*ABOUT THIS EXERCISE:* The records below are to be retyped in full. Keep every word.

*MATERIAL SHOWN:*
* * * *

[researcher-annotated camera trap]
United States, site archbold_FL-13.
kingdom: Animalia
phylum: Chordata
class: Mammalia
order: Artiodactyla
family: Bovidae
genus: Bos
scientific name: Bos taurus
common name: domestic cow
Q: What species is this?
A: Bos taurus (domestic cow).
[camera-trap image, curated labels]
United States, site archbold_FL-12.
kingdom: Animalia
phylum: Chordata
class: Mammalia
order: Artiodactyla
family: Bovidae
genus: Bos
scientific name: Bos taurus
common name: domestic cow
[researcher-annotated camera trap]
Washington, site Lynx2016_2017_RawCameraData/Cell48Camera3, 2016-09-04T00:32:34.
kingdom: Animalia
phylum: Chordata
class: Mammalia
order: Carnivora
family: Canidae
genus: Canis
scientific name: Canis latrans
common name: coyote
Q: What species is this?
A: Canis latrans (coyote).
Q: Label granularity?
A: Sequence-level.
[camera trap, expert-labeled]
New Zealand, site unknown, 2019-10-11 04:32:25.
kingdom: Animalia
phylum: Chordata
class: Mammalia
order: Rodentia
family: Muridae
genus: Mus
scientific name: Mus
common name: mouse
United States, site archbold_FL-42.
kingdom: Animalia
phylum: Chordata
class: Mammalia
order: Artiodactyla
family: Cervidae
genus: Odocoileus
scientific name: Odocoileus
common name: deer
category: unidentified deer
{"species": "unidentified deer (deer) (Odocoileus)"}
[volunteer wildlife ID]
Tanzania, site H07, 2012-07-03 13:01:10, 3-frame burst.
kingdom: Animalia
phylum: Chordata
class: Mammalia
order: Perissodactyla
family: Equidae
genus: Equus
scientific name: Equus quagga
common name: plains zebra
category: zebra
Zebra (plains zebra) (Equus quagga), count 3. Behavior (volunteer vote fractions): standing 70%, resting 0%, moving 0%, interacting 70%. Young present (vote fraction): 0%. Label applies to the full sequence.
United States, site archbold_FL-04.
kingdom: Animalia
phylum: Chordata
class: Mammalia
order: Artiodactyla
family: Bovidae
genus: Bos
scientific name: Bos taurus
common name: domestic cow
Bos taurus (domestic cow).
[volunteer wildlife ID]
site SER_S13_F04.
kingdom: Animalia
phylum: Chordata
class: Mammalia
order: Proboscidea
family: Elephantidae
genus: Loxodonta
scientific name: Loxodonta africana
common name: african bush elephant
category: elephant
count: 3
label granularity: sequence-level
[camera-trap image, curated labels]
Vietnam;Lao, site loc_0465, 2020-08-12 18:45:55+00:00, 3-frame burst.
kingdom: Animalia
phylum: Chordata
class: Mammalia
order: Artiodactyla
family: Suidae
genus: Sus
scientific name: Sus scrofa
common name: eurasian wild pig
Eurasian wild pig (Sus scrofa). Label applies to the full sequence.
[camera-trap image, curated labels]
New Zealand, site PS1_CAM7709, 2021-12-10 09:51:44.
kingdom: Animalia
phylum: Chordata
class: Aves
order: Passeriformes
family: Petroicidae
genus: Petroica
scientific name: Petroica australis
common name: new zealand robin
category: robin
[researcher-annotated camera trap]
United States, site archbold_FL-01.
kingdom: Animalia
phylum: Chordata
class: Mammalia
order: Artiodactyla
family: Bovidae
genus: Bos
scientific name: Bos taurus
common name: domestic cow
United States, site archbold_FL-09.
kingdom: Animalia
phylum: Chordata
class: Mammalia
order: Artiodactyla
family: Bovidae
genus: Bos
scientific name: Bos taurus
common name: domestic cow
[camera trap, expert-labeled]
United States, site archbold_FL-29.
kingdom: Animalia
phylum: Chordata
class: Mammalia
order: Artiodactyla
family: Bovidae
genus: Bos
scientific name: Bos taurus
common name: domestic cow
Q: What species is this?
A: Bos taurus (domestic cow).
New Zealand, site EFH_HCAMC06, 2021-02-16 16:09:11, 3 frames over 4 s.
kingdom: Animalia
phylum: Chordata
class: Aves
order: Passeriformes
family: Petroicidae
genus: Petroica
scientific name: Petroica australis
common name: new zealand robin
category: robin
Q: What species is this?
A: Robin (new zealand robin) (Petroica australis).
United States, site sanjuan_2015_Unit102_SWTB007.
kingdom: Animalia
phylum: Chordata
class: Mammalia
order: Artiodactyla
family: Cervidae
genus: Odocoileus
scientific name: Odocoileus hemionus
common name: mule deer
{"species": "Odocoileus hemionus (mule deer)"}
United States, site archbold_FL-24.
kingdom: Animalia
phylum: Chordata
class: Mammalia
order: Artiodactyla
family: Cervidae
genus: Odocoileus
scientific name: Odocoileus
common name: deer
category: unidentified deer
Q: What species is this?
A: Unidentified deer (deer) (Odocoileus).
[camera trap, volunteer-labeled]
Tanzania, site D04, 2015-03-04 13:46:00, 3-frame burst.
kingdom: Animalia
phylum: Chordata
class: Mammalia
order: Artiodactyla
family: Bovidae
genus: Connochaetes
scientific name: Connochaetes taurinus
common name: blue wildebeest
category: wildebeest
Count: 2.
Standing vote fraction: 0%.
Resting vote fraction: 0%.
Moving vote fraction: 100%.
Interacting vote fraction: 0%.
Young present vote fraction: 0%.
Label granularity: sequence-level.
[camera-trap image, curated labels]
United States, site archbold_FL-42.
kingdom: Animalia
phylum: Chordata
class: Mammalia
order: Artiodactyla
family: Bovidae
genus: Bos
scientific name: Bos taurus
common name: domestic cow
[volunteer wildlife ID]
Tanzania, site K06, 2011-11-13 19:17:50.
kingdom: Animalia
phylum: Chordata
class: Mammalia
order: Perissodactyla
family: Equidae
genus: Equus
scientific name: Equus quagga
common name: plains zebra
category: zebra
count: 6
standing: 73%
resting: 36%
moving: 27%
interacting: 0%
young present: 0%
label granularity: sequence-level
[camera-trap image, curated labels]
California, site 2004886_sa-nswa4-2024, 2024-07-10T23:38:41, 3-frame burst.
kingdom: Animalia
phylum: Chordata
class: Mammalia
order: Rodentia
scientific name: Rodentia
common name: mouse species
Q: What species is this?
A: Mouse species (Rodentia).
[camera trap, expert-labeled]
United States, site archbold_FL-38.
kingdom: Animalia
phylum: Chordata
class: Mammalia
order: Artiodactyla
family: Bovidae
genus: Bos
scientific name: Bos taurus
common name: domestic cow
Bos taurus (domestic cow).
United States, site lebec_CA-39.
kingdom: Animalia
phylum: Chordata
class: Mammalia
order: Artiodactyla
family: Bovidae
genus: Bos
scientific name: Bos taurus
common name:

* * * *

*WRITTEN REPLY:*
[researcher-annotated camera trap]
United States, site archbold_FL-13.
kingdom: Animalia
phylum: Chordata
class: Mammalia
order: Artiodactyla
family: Bovidae
genus: Bos
scientific name: Bos taurus
common name: domestic cow
Q: What species is this?
A: Bos taurus (domestic cow).
[camera-trap image, curated labels]
United States, site archbold_FL-12.
kingdom: Animalia
phylum: Chordata
class: Mammalia
order: Artiodactyla
family: Bovidae
genus: Bos
scientific name: Bos taurus
common name: domestic cow
[researcher-annotated camera trap]
Washington, site Lynx2016_2017_RawCameraData/Cell48Camera3, 2016-09-04T00:32:34.
kingdom: Animalia
phylum: Chordata
class: Mammalia
order: Carnivora
family: Canidae
genus: Canis
scientific name: Canis latrans
common name: coyote
Q: What species is this?
A: Canis latrans (coyote).
Q: Label granularity?
A: Sequence-level.
[camera trap, expert-labeled]
New Zealand, site unknown, 2019-10-11 04:32:25.
kingdom: Animalia
phylum: Chordata
class: Mammalia
order: Rodentia
family: Muridae
genus: Mus
scientific name: Mus
common name: mouse
United States, site archbold_FL-42.
kingdom: Animalia
phylum: Chordata
class: Mammalia
order: Artiodactyla
family: Cervidae
genus: Odocoileus
scientific name: Odocoileus
common name: deer
category: unidentified deer
{"species": "unidentified deer (deer) (Odocoileus)"}
[volunteer wildlife ID]
Tanzania, site H07, 2012-07-03 13:01:10, 3-frame burst.
kingdom: Animalia
phylum: Chordata
class: Mammalia
order: Perissodactyla
family: Equidae
genus: Equus
scientific name: Equus quagga
common name: plains zebra
category: zebra
Zebra (plains zebra) (Equus quagga), count 3. Behavior (volunteer vote fractions): standing 70%, resting 0%, moving 0%, interacting 70%. Young present (vote fraction): 0%. Label applies to the full sequence.
United States, site archbold_FL-04.
kingdom: Animalia
phylum: Chordata
class: Mammalia
order: Artiodactyla
family: Bovidae
genus: Bos
scientific name: Bos taurus
common name: domestic cow
Bos taurus (domestic cow).
[volunteer wildlife ID]
site SER_S13_F04.
kingdom: Animalia
phylum: Chordata
class: Mammalia
order: Proboscidea
family: Elephantidae
genus: Loxodonta
scientific name: Loxodonta africana
common name: african bush elephant
category: elephant
count: 3
label granularity: sequence-level
[camera-trap image, curated labels]
Vietnam;Lao, site loc_0465, 2020-08-12 18:45:55+00:00, 3-frame burst.
kingdom: Animalia
phylum: Chordata
class: Mammalia
order: Artiodactyla
family: Suidae
genus: Sus
scientific name: Sus scrofa
common name: eurasian wild pig
Eurasian wild pig (Sus scrofa). Label applies to the full sequence.
[camera-trap image, curated labels]
New Zealand, site PS1_CAM7709, 2021-12-10 09:51:44.
kingdom: Animalia
phylum: Chordata
class: Aves
order: Passeriformes
family: Petroicidae
genus: Petroica
scientific name: Petroica australis
common name: new zealand robin
category: robin
[researcher-annotated camera trap]
United States, site archbold_FL-01.
kingdom: Animalia
phylum: Chordata
class: Mammalia
order: Artiodactyla
family: Bovidae
genus: Bos
scientific name: Bos taurus
common name: domestic cow
United States, site archbold_FL-09.
kingdom: Animalia
phylum: Chordata
class: Mammalia
order: Artiodactyla
family: Bovidae
genus: Bos
scientific name: Bos taurus
common name: domestic cow
[camera trap, expert-labeled]
United States, site archbold_FL-29.
kingdom: Animalia
phylum: Chordata
class: Mammalia
order: Artiodactyla
family: Bovidae
genus: Bos
scientific name: Bos taurus
common name: domestic cow
Q: What species is this?
A: Bos taurus (domestic cow).
New Zealand, site EFH_HCAMC06, 2021-02-16 16:09:11, 3 frames over 4 s.
kingdom: Animalia
phylum: Chordata
class: Aves
order: Passeriformes
family: Petroicidae
genus: Petroica
scientific name: Petroica australis
common name: new zealand robin
category: robin
Q: What species is this?
A: Robin (new zealand robin) (Petroica australis).
United States, site sanjuan_2015_Unit102_SWTB007.
kingdom: Animalia
phylum: Chordata
class: Mammalia
order: Artiodactyla
family: Cervidae
genus: Odocoileus
scientific name: Odocoileus hemionus
common name: mule deer
{"species": "Odocoileus hemionus (mule deer)"}
United States, site archbold_FL-24.
kingdom: Animalia
phylum: Chordata
class: Mammalia
order: Artiodactyla
family: Cervidae
genus: Odocoileus
scientific name: Odocoileus
common name: deer
category: unidentified deer
Q: What species is this?
A: Unidentified deer (deer) (Odocoileus).
[camera trap, volunteer-labeled]
Tanzania, site D04, 2015-03-04 13:46:00, 3-frame burst.
kingdom: Animalia
phylum: Chordata
class: Mammalia
order: Artiodactyla
family: Bovidae
genus: Connochaetes
scientific name: Connochaetes taurinus
common name: blue wildebeest
category: wildebeest
Count: 2.
Standing vote fraction: 0%.
Resting vote fraction: 0%.
Moving vote fraction: 100%.
Interacting vote fraction: 0%.
Young present vote fraction: 0%.
Label granularity: sequence-level.
[camera-trap image, curated labels]
United States, site archbold_FL-42.
kingdom: Animalia
phylum: Chordata
class: Mammalia
order: Artiodactyla
family: Bovidae
genus: Bos
scientific name: Bos taurus
common name: domestic cow
[volunteer wildlife ID]
Tanzania, site K06, 2011-11-13 19:17:50.
kingdom: Animalia
phylum: Chordata
class: Mammalia
order: Perissodactyla
family: Equidae
genus: Equus
scientific name: Equus quagga
common name: plains zebra
category: zebra
count: 6
standing: 73%
resting: 36%
moving: 27%
interacting: 0%
young present: 0%
label granularity: sequence-level
[camera-trap image, curated labels]
California, site 2004886_sa-nswa4-2024, 2024-07-10T23:38:41, 3-frame burst.
kingdom: Animalia
phylum: Chordata
class: Mammalia
order: Rodentia
scientific name: Rodentia
common name: mouse species
Q: What species is this?
A: Mouse species (Rodentia).
[camera trap, expert-labeled]
United States, site archbold_FL-38.
kingdom: Animalia
phylum: Chordata
class: Mammalia
order: Artiodactyla
family: Bovidae
genus: Bos
scientific name: Bos taurus
common name: domestic cow
Bos taurus (domestic cow).
United States, site lebec_CA-39.
kingdom: Animalia
phylum: Chordata
class: Mammalia
order: Artiodactyla
family: Bovidae
genus: Bos
scientific name: Bos taurus
common name:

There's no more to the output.